Put each nonblank line of the records into a Markdown table with two columns, No. and Text, numbering the rows in order.

DATA EXTRACT
****
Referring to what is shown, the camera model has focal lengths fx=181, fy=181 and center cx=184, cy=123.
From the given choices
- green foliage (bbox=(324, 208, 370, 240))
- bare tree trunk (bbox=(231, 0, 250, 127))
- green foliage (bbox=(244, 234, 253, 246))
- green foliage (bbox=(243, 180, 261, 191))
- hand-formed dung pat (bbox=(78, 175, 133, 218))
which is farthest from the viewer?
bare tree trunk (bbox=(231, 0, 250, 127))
****
TASK RESULT
| No. | Text |
|---|---|
| 1 | Referring to what is shown, the camera model has focal lengths fx=181, fy=181 and center cx=184, cy=123. |
| 2 | From the given choices |
| 3 | - green foliage (bbox=(324, 208, 370, 240)) |
| 4 | - bare tree trunk (bbox=(231, 0, 250, 127)) |
| 5 | - green foliage (bbox=(244, 234, 253, 246)) |
| 6 | - green foliage (bbox=(243, 180, 261, 191)) |
| 7 | - hand-formed dung pat (bbox=(78, 175, 133, 218)) |
| 8 | which is farthest from the viewer? |
| 9 | bare tree trunk (bbox=(231, 0, 250, 127)) |